[Items from a dataset]
>> Start

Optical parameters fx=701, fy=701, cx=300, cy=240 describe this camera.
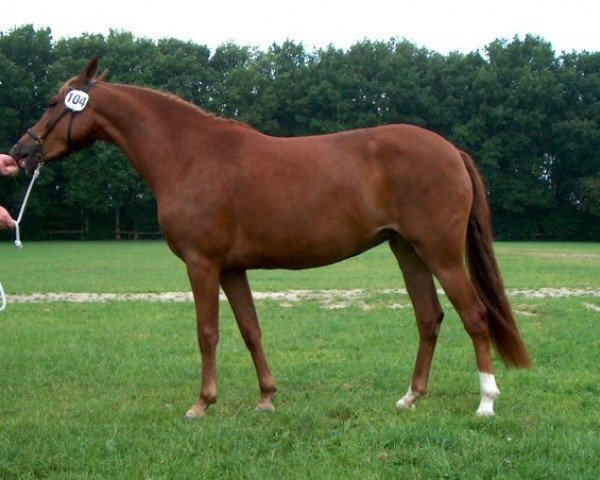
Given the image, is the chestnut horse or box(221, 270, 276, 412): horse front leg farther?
box(221, 270, 276, 412): horse front leg

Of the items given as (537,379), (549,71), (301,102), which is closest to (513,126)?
(549,71)

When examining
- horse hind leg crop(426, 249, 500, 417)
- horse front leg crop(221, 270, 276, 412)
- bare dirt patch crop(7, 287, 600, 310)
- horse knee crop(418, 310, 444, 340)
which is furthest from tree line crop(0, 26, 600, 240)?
horse hind leg crop(426, 249, 500, 417)

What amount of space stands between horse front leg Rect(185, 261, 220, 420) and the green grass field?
160 millimetres

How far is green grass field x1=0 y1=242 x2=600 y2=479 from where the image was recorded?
4.32 metres

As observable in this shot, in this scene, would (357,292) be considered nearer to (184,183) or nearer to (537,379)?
A: (537,379)

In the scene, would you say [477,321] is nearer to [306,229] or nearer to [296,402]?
[306,229]

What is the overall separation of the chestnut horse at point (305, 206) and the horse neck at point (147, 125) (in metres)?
0.02

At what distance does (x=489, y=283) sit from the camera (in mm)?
5914

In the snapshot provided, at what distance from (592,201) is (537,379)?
49548 mm

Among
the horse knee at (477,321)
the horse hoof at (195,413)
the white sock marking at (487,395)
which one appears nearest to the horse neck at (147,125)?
the horse hoof at (195,413)

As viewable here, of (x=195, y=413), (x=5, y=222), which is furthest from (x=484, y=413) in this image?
(x=5, y=222)

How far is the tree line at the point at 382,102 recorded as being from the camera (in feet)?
169

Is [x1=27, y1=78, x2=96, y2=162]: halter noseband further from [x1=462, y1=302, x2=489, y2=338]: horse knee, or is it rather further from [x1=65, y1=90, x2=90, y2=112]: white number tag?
[x1=462, y1=302, x2=489, y2=338]: horse knee

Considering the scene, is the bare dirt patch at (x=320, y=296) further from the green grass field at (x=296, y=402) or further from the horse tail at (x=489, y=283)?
the horse tail at (x=489, y=283)
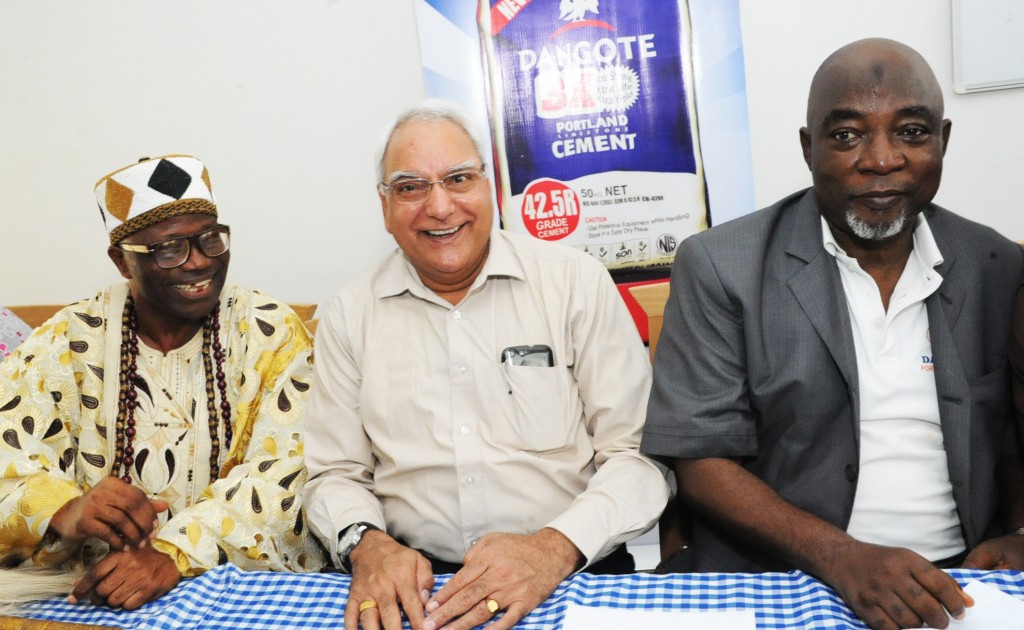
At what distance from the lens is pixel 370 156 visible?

>> End

_GIVEN REQUEST_
Lay out the lines of the listing from the one containing "Considering the scene, is" through the end of the listing, inclusive, as a JSON list of strings with one string per line and blank lines omitted. Exclude the pictures.

_PROBLEM SOLUTION_
[
  "Considering the scene, is the bare dirt patch at (x=320, y=296) further from the green grass field at (x=296, y=402) or further from the horse tail at (x=489, y=283)?",
  "the horse tail at (x=489, y=283)",
  "At what distance from the lens is pixel 370 156 visible?"
]